▸ Trecho do documento:
______

Foto:Jorge Woll/Gazeta do Povo |
Duas propostas de mudança
do sistema eleitoral brasileiro podem ser combinadas em um único modelo
na reforma política que o Senado pode promover ainda este ano. O voto em
lista fechada, defendido pelo presidente da Casa, Eunício Oliveira, e o voto distrital, encampado por vários senadores, se unem na PEC 61/2007, que a Comissão de Constituição, Justiça e Cidadania (CCJ) já pode votar.
A PEC institui o sistema chamado de
proporcional misto para a Câmara dos Deputados, que mistura
características da lista fechada — em que o eleitor vota apenas em um
partido, e os candidatos são eleitos a partir de listas partidárias
pré-definidas — e do modelo distrital —, em que os estados são
repartidos em distritos e cada distrito elege um representante, numa
disputa majoritária.
Nesse sistema misto, os eleitores teriam
direito a dois votos para a Câmara: um para o candidato específico do
seu distrito e outro para um partido de sua escolha. Metade dos
deputados de cada estado viria das disputas nos distritos, e a outra
metade sairia das listas partidárias. Neste último caso, o que decidiria
os vencedores seria a votação proporcional de cada partido.

______

▸ Linhas de dados:

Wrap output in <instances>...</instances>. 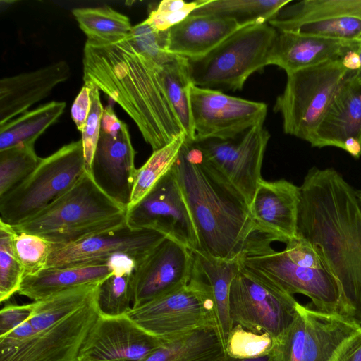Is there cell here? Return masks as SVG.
<instances>
[{
	"mask_svg": "<svg viewBox=\"0 0 361 361\" xmlns=\"http://www.w3.org/2000/svg\"><path fill=\"white\" fill-rule=\"evenodd\" d=\"M300 189L297 235L317 250L337 280L346 314L361 324V207L333 168L313 166Z\"/></svg>",
	"mask_w": 361,
	"mask_h": 361,
	"instance_id": "cell-1",
	"label": "cell"
},
{
	"mask_svg": "<svg viewBox=\"0 0 361 361\" xmlns=\"http://www.w3.org/2000/svg\"><path fill=\"white\" fill-rule=\"evenodd\" d=\"M82 63L84 82L118 104L153 151L185 133L167 99L159 66L137 50L130 35L111 43L87 40Z\"/></svg>",
	"mask_w": 361,
	"mask_h": 361,
	"instance_id": "cell-2",
	"label": "cell"
},
{
	"mask_svg": "<svg viewBox=\"0 0 361 361\" xmlns=\"http://www.w3.org/2000/svg\"><path fill=\"white\" fill-rule=\"evenodd\" d=\"M172 168L197 229L198 252L233 260L271 245L245 198L204 161L195 140L186 137Z\"/></svg>",
	"mask_w": 361,
	"mask_h": 361,
	"instance_id": "cell-3",
	"label": "cell"
},
{
	"mask_svg": "<svg viewBox=\"0 0 361 361\" xmlns=\"http://www.w3.org/2000/svg\"><path fill=\"white\" fill-rule=\"evenodd\" d=\"M127 209L106 195L87 171L63 195L26 221L12 226L52 245L73 243L126 223Z\"/></svg>",
	"mask_w": 361,
	"mask_h": 361,
	"instance_id": "cell-4",
	"label": "cell"
},
{
	"mask_svg": "<svg viewBox=\"0 0 361 361\" xmlns=\"http://www.w3.org/2000/svg\"><path fill=\"white\" fill-rule=\"evenodd\" d=\"M278 31L268 23L240 28L206 55L188 59L195 86L221 91L241 90L247 78L268 66Z\"/></svg>",
	"mask_w": 361,
	"mask_h": 361,
	"instance_id": "cell-5",
	"label": "cell"
},
{
	"mask_svg": "<svg viewBox=\"0 0 361 361\" xmlns=\"http://www.w3.org/2000/svg\"><path fill=\"white\" fill-rule=\"evenodd\" d=\"M85 171L82 140L42 158L30 175L0 197V221L14 226L32 218L70 190Z\"/></svg>",
	"mask_w": 361,
	"mask_h": 361,
	"instance_id": "cell-6",
	"label": "cell"
},
{
	"mask_svg": "<svg viewBox=\"0 0 361 361\" xmlns=\"http://www.w3.org/2000/svg\"><path fill=\"white\" fill-rule=\"evenodd\" d=\"M350 72L340 59L287 75L274 106L282 117L284 133L308 142Z\"/></svg>",
	"mask_w": 361,
	"mask_h": 361,
	"instance_id": "cell-7",
	"label": "cell"
},
{
	"mask_svg": "<svg viewBox=\"0 0 361 361\" xmlns=\"http://www.w3.org/2000/svg\"><path fill=\"white\" fill-rule=\"evenodd\" d=\"M127 314L147 332L166 341L200 329L216 331L212 289L196 262L193 276L187 284L132 308Z\"/></svg>",
	"mask_w": 361,
	"mask_h": 361,
	"instance_id": "cell-8",
	"label": "cell"
},
{
	"mask_svg": "<svg viewBox=\"0 0 361 361\" xmlns=\"http://www.w3.org/2000/svg\"><path fill=\"white\" fill-rule=\"evenodd\" d=\"M298 304L293 295L241 263L231 283L229 314L232 326L267 334L274 340L293 322Z\"/></svg>",
	"mask_w": 361,
	"mask_h": 361,
	"instance_id": "cell-9",
	"label": "cell"
},
{
	"mask_svg": "<svg viewBox=\"0 0 361 361\" xmlns=\"http://www.w3.org/2000/svg\"><path fill=\"white\" fill-rule=\"evenodd\" d=\"M361 324L352 317L301 304L289 326L275 340L271 361H331Z\"/></svg>",
	"mask_w": 361,
	"mask_h": 361,
	"instance_id": "cell-10",
	"label": "cell"
},
{
	"mask_svg": "<svg viewBox=\"0 0 361 361\" xmlns=\"http://www.w3.org/2000/svg\"><path fill=\"white\" fill-rule=\"evenodd\" d=\"M98 290V289H97ZM97 293L61 319L33 314L32 336L19 345L0 352V361H78L82 346L99 310Z\"/></svg>",
	"mask_w": 361,
	"mask_h": 361,
	"instance_id": "cell-11",
	"label": "cell"
},
{
	"mask_svg": "<svg viewBox=\"0 0 361 361\" xmlns=\"http://www.w3.org/2000/svg\"><path fill=\"white\" fill-rule=\"evenodd\" d=\"M239 259L244 267L264 275L289 294L307 296L317 310L347 316L340 286L327 269L299 266L284 250L276 251L271 245Z\"/></svg>",
	"mask_w": 361,
	"mask_h": 361,
	"instance_id": "cell-12",
	"label": "cell"
},
{
	"mask_svg": "<svg viewBox=\"0 0 361 361\" xmlns=\"http://www.w3.org/2000/svg\"><path fill=\"white\" fill-rule=\"evenodd\" d=\"M126 223L132 228L157 231L192 252L200 250L197 229L173 168L127 209Z\"/></svg>",
	"mask_w": 361,
	"mask_h": 361,
	"instance_id": "cell-13",
	"label": "cell"
},
{
	"mask_svg": "<svg viewBox=\"0 0 361 361\" xmlns=\"http://www.w3.org/2000/svg\"><path fill=\"white\" fill-rule=\"evenodd\" d=\"M270 137L263 123L233 140H195L204 161L246 200L249 207L259 182Z\"/></svg>",
	"mask_w": 361,
	"mask_h": 361,
	"instance_id": "cell-14",
	"label": "cell"
},
{
	"mask_svg": "<svg viewBox=\"0 0 361 361\" xmlns=\"http://www.w3.org/2000/svg\"><path fill=\"white\" fill-rule=\"evenodd\" d=\"M166 237L157 231L132 228L125 223L73 243L51 244L46 268L107 263L117 256H126L136 264Z\"/></svg>",
	"mask_w": 361,
	"mask_h": 361,
	"instance_id": "cell-15",
	"label": "cell"
},
{
	"mask_svg": "<svg viewBox=\"0 0 361 361\" xmlns=\"http://www.w3.org/2000/svg\"><path fill=\"white\" fill-rule=\"evenodd\" d=\"M195 140H233L251 128L264 123L267 106L224 94L221 91L190 87Z\"/></svg>",
	"mask_w": 361,
	"mask_h": 361,
	"instance_id": "cell-16",
	"label": "cell"
},
{
	"mask_svg": "<svg viewBox=\"0 0 361 361\" xmlns=\"http://www.w3.org/2000/svg\"><path fill=\"white\" fill-rule=\"evenodd\" d=\"M135 156L127 125L106 106L90 173L106 195L126 209L137 170Z\"/></svg>",
	"mask_w": 361,
	"mask_h": 361,
	"instance_id": "cell-17",
	"label": "cell"
},
{
	"mask_svg": "<svg viewBox=\"0 0 361 361\" xmlns=\"http://www.w3.org/2000/svg\"><path fill=\"white\" fill-rule=\"evenodd\" d=\"M195 269L193 252L166 237L135 264L131 276L132 308L187 284Z\"/></svg>",
	"mask_w": 361,
	"mask_h": 361,
	"instance_id": "cell-18",
	"label": "cell"
},
{
	"mask_svg": "<svg viewBox=\"0 0 361 361\" xmlns=\"http://www.w3.org/2000/svg\"><path fill=\"white\" fill-rule=\"evenodd\" d=\"M166 342L147 332L128 314H99L78 361H143Z\"/></svg>",
	"mask_w": 361,
	"mask_h": 361,
	"instance_id": "cell-19",
	"label": "cell"
},
{
	"mask_svg": "<svg viewBox=\"0 0 361 361\" xmlns=\"http://www.w3.org/2000/svg\"><path fill=\"white\" fill-rule=\"evenodd\" d=\"M300 202V187L285 179L274 181L262 179L250 209L261 233L273 242L286 244L297 236Z\"/></svg>",
	"mask_w": 361,
	"mask_h": 361,
	"instance_id": "cell-20",
	"label": "cell"
},
{
	"mask_svg": "<svg viewBox=\"0 0 361 361\" xmlns=\"http://www.w3.org/2000/svg\"><path fill=\"white\" fill-rule=\"evenodd\" d=\"M71 75L68 63L59 61L35 71L0 80V125L27 111Z\"/></svg>",
	"mask_w": 361,
	"mask_h": 361,
	"instance_id": "cell-21",
	"label": "cell"
},
{
	"mask_svg": "<svg viewBox=\"0 0 361 361\" xmlns=\"http://www.w3.org/2000/svg\"><path fill=\"white\" fill-rule=\"evenodd\" d=\"M350 72L336 93L309 143L313 147H335L343 149L345 140L361 142V83Z\"/></svg>",
	"mask_w": 361,
	"mask_h": 361,
	"instance_id": "cell-22",
	"label": "cell"
},
{
	"mask_svg": "<svg viewBox=\"0 0 361 361\" xmlns=\"http://www.w3.org/2000/svg\"><path fill=\"white\" fill-rule=\"evenodd\" d=\"M359 41H341L279 32L269 53L268 64L284 70L287 75L324 62L342 59Z\"/></svg>",
	"mask_w": 361,
	"mask_h": 361,
	"instance_id": "cell-23",
	"label": "cell"
},
{
	"mask_svg": "<svg viewBox=\"0 0 361 361\" xmlns=\"http://www.w3.org/2000/svg\"><path fill=\"white\" fill-rule=\"evenodd\" d=\"M242 28L235 21L213 16L190 15L168 30V51L188 59L200 58Z\"/></svg>",
	"mask_w": 361,
	"mask_h": 361,
	"instance_id": "cell-24",
	"label": "cell"
},
{
	"mask_svg": "<svg viewBox=\"0 0 361 361\" xmlns=\"http://www.w3.org/2000/svg\"><path fill=\"white\" fill-rule=\"evenodd\" d=\"M118 257L107 263L45 268L35 275L24 277L18 293L38 301L68 289L100 282L112 273Z\"/></svg>",
	"mask_w": 361,
	"mask_h": 361,
	"instance_id": "cell-25",
	"label": "cell"
},
{
	"mask_svg": "<svg viewBox=\"0 0 361 361\" xmlns=\"http://www.w3.org/2000/svg\"><path fill=\"white\" fill-rule=\"evenodd\" d=\"M193 254L199 269L212 289L216 332L226 354L228 340L233 328L229 314L230 287L233 278L240 269V258L224 260L201 252Z\"/></svg>",
	"mask_w": 361,
	"mask_h": 361,
	"instance_id": "cell-26",
	"label": "cell"
},
{
	"mask_svg": "<svg viewBox=\"0 0 361 361\" xmlns=\"http://www.w3.org/2000/svg\"><path fill=\"white\" fill-rule=\"evenodd\" d=\"M290 4L268 22L279 32L289 31L300 24L323 18L361 19V0H304Z\"/></svg>",
	"mask_w": 361,
	"mask_h": 361,
	"instance_id": "cell-27",
	"label": "cell"
},
{
	"mask_svg": "<svg viewBox=\"0 0 361 361\" xmlns=\"http://www.w3.org/2000/svg\"><path fill=\"white\" fill-rule=\"evenodd\" d=\"M226 357L215 329L204 328L166 342L143 361H222Z\"/></svg>",
	"mask_w": 361,
	"mask_h": 361,
	"instance_id": "cell-28",
	"label": "cell"
},
{
	"mask_svg": "<svg viewBox=\"0 0 361 361\" xmlns=\"http://www.w3.org/2000/svg\"><path fill=\"white\" fill-rule=\"evenodd\" d=\"M64 102H51L0 125V151L36 140L63 114Z\"/></svg>",
	"mask_w": 361,
	"mask_h": 361,
	"instance_id": "cell-29",
	"label": "cell"
},
{
	"mask_svg": "<svg viewBox=\"0 0 361 361\" xmlns=\"http://www.w3.org/2000/svg\"><path fill=\"white\" fill-rule=\"evenodd\" d=\"M291 2V0H205L190 15L230 19L244 27L268 23Z\"/></svg>",
	"mask_w": 361,
	"mask_h": 361,
	"instance_id": "cell-30",
	"label": "cell"
},
{
	"mask_svg": "<svg viewBox=\"0 0 361 361\" xmlns=\"http://www.w3.org/2000/svg\"><path fill=\"white\" fill-rule=\"evenodd\" d=\"M159 74L167 99L180 124L190 140H195L190 103V87L192 84L188 69V59L176 56L159 66Z\"/></svg>",
	"mask_w": 361,
	"mask_h": 361,
	"instance_id": "cell-31",
	"label": "cell"
},
{
	"mask_svg": "<svg viewBox=\"0 0 361 361\" xmlns=\"http://www.w3.org/2000/svg\"><path fill=\"white\" fill-rule=\"evenodd\" d=\"M135 262L126 256L118 257L114 271L99 284V314L106 317L127 314L132 309L131 276Z\"/></svg>",
	"mask_w": 361,
	"mask_h": 361,
	"instance_id": "cell-32",
	"label": "cell"
},
{
	"mask_svg": "<svg viewBox=\"0 0 361 361\" xmlns=\"http://www.w3.org/2000/svg\"><path fill=\"white\" fill-rule=\"evenodd\" d=\"M87 41L111 43L130 35L133 26L126 16L110 7L78 8L72 10Z\"/></svg>",
	"mask_w": 361,
	"mask_h": 361,
	"instance_id": "cell-33",
	"label": "cell"
},
{
	"mask_svg": "<svg viewBox=\"0 0 361 361\" xmlns=\"http://www.w3.org/2000/svg\"><path fill=\"white\" fill-rule=\"evenodd\" d=\"M183 133L164 147L153 151L147 161L135 172L129 209L138 203L176 163L186 140Z\"/></svg>",
	"mask_w": 361,
	"mask_h": 361,
	"instance_id": "cell-34",
	"label": "cell"
},
{
	"mask_svg": "<svg viewBox=\"0 0 361 361\" xmlns=\"http://www.w3.org/2000/svg\"><path fill=\"white\" fill-rule=\"evenodd\" d=\"M34 145L20 144L0 151V197L4 195L37 168L41 161Z\"/></svg>",
	"mask_w": 361,
	"mask_h": 361,
	"instance_id": "cell-35",
	"label": "cell"
},
{
	"mask_svg": "<svg viewBox=\"0 0 361 361\" xmlns=\"http://www.w3.org/2000/svg\"><path fill=\"white\" fill-rule=\"evenodd\" d=\"M13 228L0 221V301L18 293L24 278L13 245Z\"/></svg>",
	"mask_w": 361,
	"mask_h": 361,
	"instance_id": "cell-36",
	"label": "cell"
},
{
	"mask_svg": "<svg viewBox=\"0 0 361 361\" xmlns=\"http://www.w3.org/2000/svg\"><path fill=\"white\" fill-rule=\"evenodd\" d=\"M286 32L335 40L358 41L361 37V19L353 17L319 19L300 24Z\"/></svg>",
	"mask_w": 361,
	"mask_h": 361,
	"instance_id": "cell-37",
	"label": "cell"
},
{
	"mask_svg": "<svg viewBox=\"0 0 361 361\" xmlns=\"http://www.w3.org/2000/svg\"><path fill=\"white\" fill-rule=\"evenodd\" d=\"M13 245L23 267L24 277L35 275L47 267L51 244L44 238L14 230Z\"/></svg>",
	"mask_w": 361,
	"mask_h": 361,
	"instance_id": "cell-38",
	"label": "cell"
},
{
	"mask_svg": "<svg viewBox=\"0 0 361 361\" xmlns=\"http://www.w3.org/2000/svg\"><path fill=\"white\" fill-rule=\"evenodd\" d=\"M274 339L267 334H257L240 325L233 326L226 354L234 360H250L269 355Z\"/></svg>",
	"mask_w": 361,
	"mask_h": 361,
	"instance_id": "cell-39",
	"label": "cell"
},
{
	"mask_svg": "<svg viewBox=\"0 0 361 361\" xmlns=\"http://www.w3.org/2000/svg\"><path fill=\"white\" fill-rule=\"evenodd\" d=\"M130 38L137 50L159 66L176 56L168 51V30H157L145 20L133 26Z\"/></svg>",
	"mask_w": 361,
	"mask_h": 361,
	"instance_id": "cell-40",
	"label": "cell"
},
{
	"mask_svg": "<svg viewBox=\"0 0 361 361\" xmlns=\"http://www.w3.org/2000/svg\"><path fill=\"white\" fill-rule=\"evenodd\" d=\"M205 0L186 2L183 0H164L152 11L145 20L153 28L167 31L187 18Z\"/></svg>",
	"mask_w": 361,
	"mask_h": 361,
	"instance_id": "cell-41",
	"label": "cell"
},
{
	"mask_svg": "<svg viewBox=\"0 0 361 361\" xmlns=\"http://www.w3.org/2000/svg\"><path fill=\"white\" fill-rule=\"evenodd\" d=\"M85 84L90 88L92 104L85 127L81 132V140L83 145L85 168L90 173L99 136L101 121L104 108L101 102L99 88L90 82H85Z\"/></svg>",
	"mask_w": 361,
	"mask_h": 361,
	"instance_id": "cell-42",
	"label": "cell"
},
{
	"mask_svg": "<svg viewBox=\"0 0 361 361\" xmlns=\"http://www.w3.org/2000/svg\"><path fill=\"white\" fill-rule=\"evenodd\" d=\"M284 252L293 262L299 266L327 269L316 249L308 241L298 235L286 243Z\"/></svg>",
	"mask_w": 361,
	"mask_h": 361,
	"instance_id": "cell-43",
	"label": "cell"
},
{
	"mask_svg": "<svg viewBox=\"0 0 361 361\" xmlns=\"http://www.w3.org/2000/svg\"><path fill=\"white\" fill-rule=\"evenodd\" d=\"M36 302L24 305H7L0 311V337L30 319L35 311Z\"/></svg>",
	"mask_w": 361,
	"mask_h": 361,
	"instance_id": "cell-44",
	"label": "cell"
},
{
	"mask_svg": "<svg viewBox=\"0 0 361 361\" xmlns=\"http://www.w3.org/2000/svg\"><path fill=\"white\" fill-rule=\"evenodd\" d=\"M90 90L84 84L75 99L71 110V117L78 130L82 131L91 108Z\"/></svg>",
	"mask_w": 361,
	"mask_h": 361,
	"instance_id": "cell-45",
	"label": "cell"
},
{
	"mask_svg": "<svg viewBox=\"0 0 361 361\" xmlns=\"http://www.w3.org/2000/svg\"><path fill=\"white\" fill-rule=\"evenodd\" d=\"M331 361H361V326L343 343Z\"/></svg>",
	"mask_w": 361,
	"mask_h": 361,
	"instance_id": "cell-46",
	"label": "cell"
},
{
	"mask_svg": "<svg viewBox=\"0 0 361 361\" xmlns=\"http://www.w3.org/2000/svg\"><path fill=\"white\" fill-rule=\"evenodd\" d=\"M357 48L348 51L341 59L343 67L350 72H355L361 67L360 57Z\"/></svg>",
	"mask_w": 361,
	"mask_h": 361,
	"instance_id": "cell-47",
	"label": "cell"
},
{
	"mask_svg": "<svg viewBox=\"0 0 361 361\" xmlns=\"http://www.w3.org/2000/svg\"><path fill=\"white\" fill-rule=\"evenodd\" d=\"M343 149L353 157L358 159L361 156V142L354 137H350L344 142Z\"/></svg>",
	"mask_w": 361,
	"mask_h": 361,
	"instance_id": "cell-48",
	"label": "cell"
},
{
	"mask_svg": "<svg viewBox=\"0 0 361 361\" xmlns=\"http://www.w3.org/2000/svg\"><path fill=\"white\" fill-rule=\"evenodd\" d=\"M357 51L360 55V61H361V42L360 41H359ZM352 76L355 80H357L358 82L361 83V67L358 71H357L355 72H353Z\"/></svg>",
	"mask_w": 361,
	"mask_h": 361,
	"instance_id": "cell-49",
	"label": "cell"
},
{
	"mask_svg": "<svg viewBox=\"0 0 361 361\" xmlns=\"http://www.w3.org/2000/svg\"><path fill=\"white\" fill-rule=\"evenodd\" d=\"M222 361H271L269 355L265 357L257 358V359H250V360H234L231 359L228 357H226Z\"/></svg>",
	"mask_w": 361,
	"mask_h": 361,
	"instance_id": "cell-50",
	"label": "cell"
},
{
	"mask_svg": "<svg viewBox=\"0 0 361 361\" xmlns=\"http://www.w3.org/2000/svg\"><path fill=\"white\" fill-rule=\"evenodd\" d=\"M356 195L360 203V205L361 207V190H356Z\"/></svg>",
	"mask_w": 361,
	"mask_h": 361,
	"instance_id": "cell-51",
	"label": "cell"
},
{
	"mask_svg": "<svg viewBox=\"0 0 361 361\" xmlns=\"http://www.w3.org/2000/svg\"><path fill=\"white\" fill-rule=\"evenodd\" d=\"M358 41H360V42H361V37H360V39H358Z\"/></svg>",
	"mask_w": 361,
	"mask_h": 361,
	"instance_id": "cell-52",
	"label": "cell"
}]
</instances>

______

▸ Exercício:
Diga se cada afirmação a seguir está de acordo com o trecho do documento, respondendo sim ou não e citando literalmente as palavras do trecho que decidem a questão. (a) No sistema proposto, cada eleitor teria dois votos para a Câmara. (b) O voto distrital é defendido pelo presidente do Senado, Eunício Oliveira. (c) Dois terços dos deputados de cada estado viriam das disputas nos distritos. Use somente o trecho do documento para responder.

▸ Resposta do exercício:
(a) Sim: "os eleitores teriam direito a dois votos para a Câmara".
(b) Não: "O voto em lista fechada, defendido pelo presidente da Casa, Eunício Oliveira".
(c) Não: "Metade dos deputados de cada estado viria das disputas nos distritos".